Kendisini imam olarak atamış kişi eşeğine binmiş ve tam bir gün süren yolu kat ederek kasabaya Varmış ve zar zor müftünün karşısına çıkmış:
-"Müftü Efendi bir maruzatım var!" demiş ve bütün ayrıntısı ile köylünün dileğini müftüye iletmiş.
Duyduklarına inanamayan müftü:
-" Sümme haşa! Namaz beş vakittir, köylüne söyle 5 vakit kılsınlar ve kılmadıklarını kaza etsinler!" demiş.
Gece kuytu bir saçak altında gündüzü bekleyen kendini imam olarak atamış köylü, sabah ezanı ile köyün yolunu turmuş.
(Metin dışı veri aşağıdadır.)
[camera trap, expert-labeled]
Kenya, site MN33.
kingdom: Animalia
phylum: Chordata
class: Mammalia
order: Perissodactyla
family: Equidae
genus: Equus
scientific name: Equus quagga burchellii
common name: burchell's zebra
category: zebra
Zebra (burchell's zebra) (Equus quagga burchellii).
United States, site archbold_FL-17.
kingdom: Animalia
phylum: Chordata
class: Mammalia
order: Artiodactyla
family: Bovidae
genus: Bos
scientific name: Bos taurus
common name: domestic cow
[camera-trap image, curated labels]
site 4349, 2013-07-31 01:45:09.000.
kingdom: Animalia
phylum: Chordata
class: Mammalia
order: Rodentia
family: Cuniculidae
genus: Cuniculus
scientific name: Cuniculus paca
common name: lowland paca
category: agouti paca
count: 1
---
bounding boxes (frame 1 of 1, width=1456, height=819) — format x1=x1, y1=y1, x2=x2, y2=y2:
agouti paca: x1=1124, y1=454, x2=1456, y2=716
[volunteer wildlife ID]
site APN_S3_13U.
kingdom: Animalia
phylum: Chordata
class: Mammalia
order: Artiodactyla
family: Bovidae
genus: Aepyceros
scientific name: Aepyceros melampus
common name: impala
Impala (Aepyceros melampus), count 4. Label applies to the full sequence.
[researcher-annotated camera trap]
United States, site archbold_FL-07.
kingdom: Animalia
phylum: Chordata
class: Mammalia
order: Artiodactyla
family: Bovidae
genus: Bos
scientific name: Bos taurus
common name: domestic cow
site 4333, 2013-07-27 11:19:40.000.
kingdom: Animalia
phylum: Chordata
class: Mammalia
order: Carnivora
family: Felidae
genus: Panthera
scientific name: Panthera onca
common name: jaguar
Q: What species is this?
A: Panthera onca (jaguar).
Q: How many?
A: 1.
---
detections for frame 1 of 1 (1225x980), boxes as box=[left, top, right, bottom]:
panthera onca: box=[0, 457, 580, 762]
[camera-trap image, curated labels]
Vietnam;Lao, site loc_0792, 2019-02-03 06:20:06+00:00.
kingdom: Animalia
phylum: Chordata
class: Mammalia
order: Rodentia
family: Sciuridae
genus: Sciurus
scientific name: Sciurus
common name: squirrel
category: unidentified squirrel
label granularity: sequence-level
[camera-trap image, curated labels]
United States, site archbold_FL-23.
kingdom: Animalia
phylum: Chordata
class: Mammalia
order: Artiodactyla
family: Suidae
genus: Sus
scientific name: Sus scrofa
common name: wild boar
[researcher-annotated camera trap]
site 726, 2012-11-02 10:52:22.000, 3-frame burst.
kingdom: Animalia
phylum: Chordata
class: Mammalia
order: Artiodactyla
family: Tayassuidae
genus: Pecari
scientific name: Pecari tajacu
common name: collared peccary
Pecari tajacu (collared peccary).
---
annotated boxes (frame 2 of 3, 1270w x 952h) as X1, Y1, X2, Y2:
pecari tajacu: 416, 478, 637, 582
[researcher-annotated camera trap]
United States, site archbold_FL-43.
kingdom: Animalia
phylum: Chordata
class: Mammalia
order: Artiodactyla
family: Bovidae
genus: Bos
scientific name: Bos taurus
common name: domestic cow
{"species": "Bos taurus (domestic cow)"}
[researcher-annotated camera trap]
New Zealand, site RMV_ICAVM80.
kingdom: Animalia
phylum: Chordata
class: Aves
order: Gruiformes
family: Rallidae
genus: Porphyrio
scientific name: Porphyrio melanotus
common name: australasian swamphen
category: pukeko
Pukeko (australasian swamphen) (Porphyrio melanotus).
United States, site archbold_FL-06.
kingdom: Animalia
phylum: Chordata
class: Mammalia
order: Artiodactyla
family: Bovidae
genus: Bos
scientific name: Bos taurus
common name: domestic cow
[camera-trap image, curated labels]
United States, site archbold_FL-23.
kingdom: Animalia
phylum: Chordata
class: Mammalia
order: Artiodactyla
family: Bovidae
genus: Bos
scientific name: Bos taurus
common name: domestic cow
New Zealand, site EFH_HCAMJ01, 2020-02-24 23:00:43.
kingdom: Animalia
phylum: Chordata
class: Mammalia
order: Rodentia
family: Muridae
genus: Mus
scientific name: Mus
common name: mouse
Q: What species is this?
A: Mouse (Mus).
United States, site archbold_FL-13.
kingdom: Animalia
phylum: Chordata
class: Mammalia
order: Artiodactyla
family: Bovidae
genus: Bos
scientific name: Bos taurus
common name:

Köyde ise köylüler merak içerisinde kendini imam olarak atamış köylünün yolunu gözlüyormuş.
Kendini imam olarak atamış köylü, ses menziline girince, ona hep birlikte bağırmışlar:
-"İndirdi mi, indirdi mi?"
Kendini imam olarak atamış köylü, hayır anlamında elini sallayarak.
-" Ne indirmesi! Bindirdi, bindirdi!" diye seslenmiş.